FRUCTOSE-6-PHOSPHATE KINASE

6-磷酸果糖激酶

• 批准号: 8170664
• 负责人: JURGEN SYGUSCH
• 金额: $ 0.29万
• 依托单位: BROOKHAVEN SCIENCE ASSOC-BROOKHAVEN LAB
• 依托单位国家: 美国
• 财政年份: 2010
• 资助国家: 美国
• 起止时间: 2010-07-01 至 2011-06-30
• 项目状态: 已结题
• 来源: https://reporter.nih.gov/project-details/8170664
• 关键词: Advanced Glycosylation End Products; Alzheimer' s Disease; Bacteria; Biological Models; Blood Circulation; Cardiovascular Diseases; Catalysis; Chronic Disease; Complex; Computer Retrieval of Information on Scientific Projects Database; Crystallization; Enzymes; Escherichia coli; Fructose; Funding; Galactose; Glucose; Grant; Institution; Malignant Neoplasms; Non-Insulin-Dependent Diabetes Mellitus; Pathway interactions; Phosphotransferases; Proteins; Reaction; Research; Research Personnel; Resolution; Resources; Series; Source; Structure; United States National Institutes of Health; age related; deafness; fructose-6-phosphate; glycation; milligram; repair enzyme; sensory neuropathy; sugar

This subproject is one of many research subprojects utilizing the resources provided by a Center grant funded by NIH/NCRR. The subproject and investigator (PI) may have received primary funding from another NIH source, and thus could be represented in other CRISP entries. The institution listed is for the Center, which is not necessarily the institution for the investigator. Glycation is the reaction of glucose, fructose, or galactose with proteins that occurs primarily in the bloodstream and is the first step in a complex series of very slow reactions in the body leading to advanced glycation endproducts (AGEs). AGEs are frequently more reactive than the sugars they are derived from, and are implicated in many age-related chronic diseases including: type II diabetes, cardiovascular diseases, Alzheimer's disease, cancer, peripheral neuropathy, and sensory losses such as deafness and blindness.Deglycation enzymes repair the initial damage caused by glycation. At present very little is known about the structure of deglycation enzymes, how they recognize glycated proteins, and how they catalyse deglycation. As a model system, several enzymes that are involved in deglycation reactions in E. coli bacteria have been cloned, expressed and purified in milligrams amounts. Screens have identified crystallization conditions for several of these enzymes and are awaiting diffraction analyses for structure determination. One of these, the structure of a fructose-6-phosphate kinase which catalysis the first step in a deglycation pathway was recently solved to 2.1A resolution and is subject of on-going structural study.

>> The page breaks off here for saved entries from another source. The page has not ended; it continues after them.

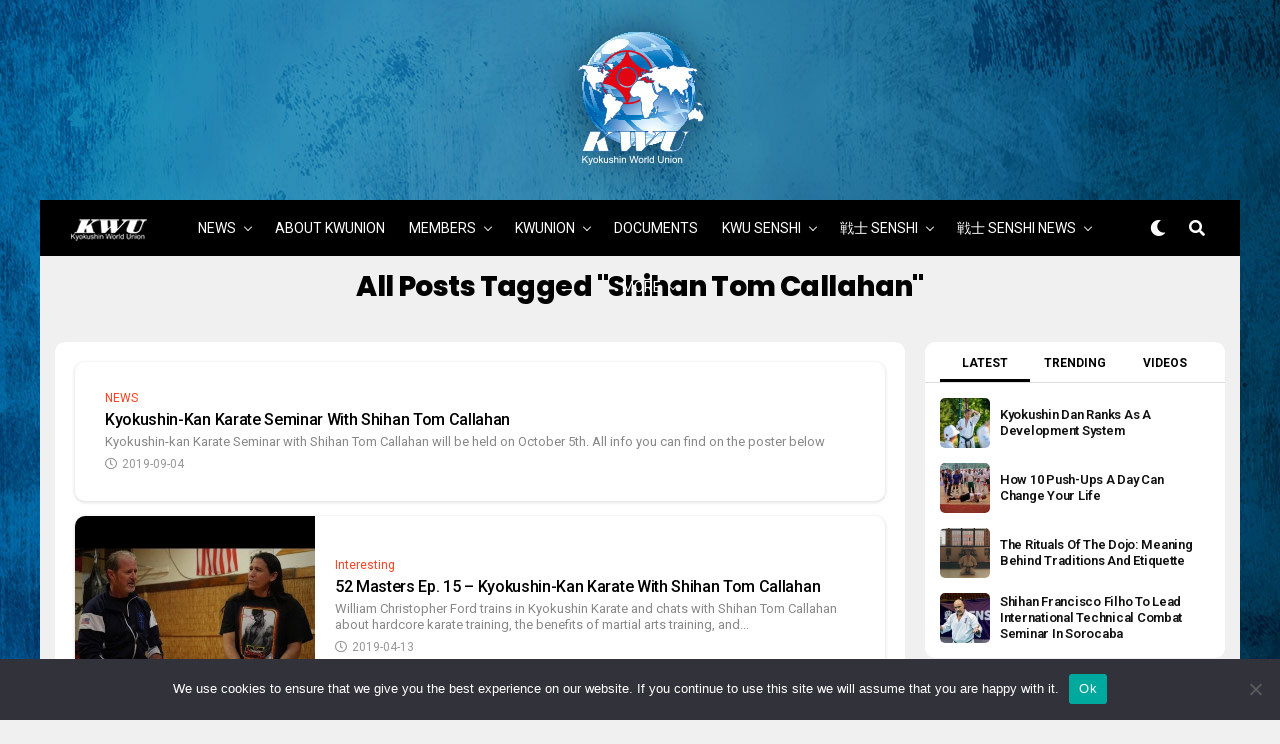

--- FILE ---
content_type: text/html; charset=utf-8
request_url: https://www.google.com/recaptcha/api2/aframe
body_size: 269
content:
<!DOCTYPE HTML><html><head><meta http-equiv="content-type" content="text/html; charset=UTF-8"></head><body><script nonce="5bLhVAHakDqjqYBg0kJpSQ">/** Anti-fraud and anti-abuse applications only. See google.com/recaptcha */ try{var clients={'sodar':'https://pagead2.googlesyndication.com/pagead/sodar?'};window.addEventListener("message",function(a){try{if(a.source===window.parent){var b=JSON.parse(a.data);var c=clients[b['id']];if(c){var d=document.createElement('img');d.src=c+b['params']+'&rc='+(localStorage.getItem("rc::a")?sessionStorage.getItem("rc::b"):"");window.document.body.appendChild(d);sessionStorage.setItem("rc::e",parseInt(sessionStorage.getItem("rc::e")||0)+1);localStorage.setItem("rc::h",'1768738219411');}}}catch(b){}});window.parent.postMessage("_grecaptcha_ready", "*");}catch(b){}</script></body></html>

该子项目是利用该技术的众多研究子项目之一 资源由 NIH/NCRR 资助的中心拨款提供。子项目和 研究者 (PI) 可能已从 NIH 的另一个来源获得主要资金， 因此可以在其他 CRISP 条目中表示。列出的机构是 对于中心来说，它不一定是研究者的机构。 糖化是葡萄糖、果糖或半乳糖与蛋白质的反应，主要发生在血液中，是体内一系列复杂的非常缓慢的反应的第一步，导致晚期糖基化终产物 (AGE)。 AGE 通常比其来源的糖更具反应性，并且与许多与年龄相关的慢性疾病有关，包括：II 型糖尿病、心血管疾病、阿尔茨海默病、癌症、周围神经病变以及耳聋和失明等感觉丧失。酶修复糖化引起的初始损伤。目前，人们对去糖化酶的结构、它们如何识别糖化蛋白以及它们如何催化去糖化知之甚少。作为模型系统，几种参与大肠杆菌去糖化反应的酶已被克隆、表达并以毫克级纯化。筛选已经确定了其中几种酶的结晶条件，并正在等待衍射分析以确定结构。其中之一是果糖 6 磷酸激酶的结构，该激酶催化去糖化途径的第一步，最近已分辨率达到 2.1A，并且是正在进行的结构研究的主题。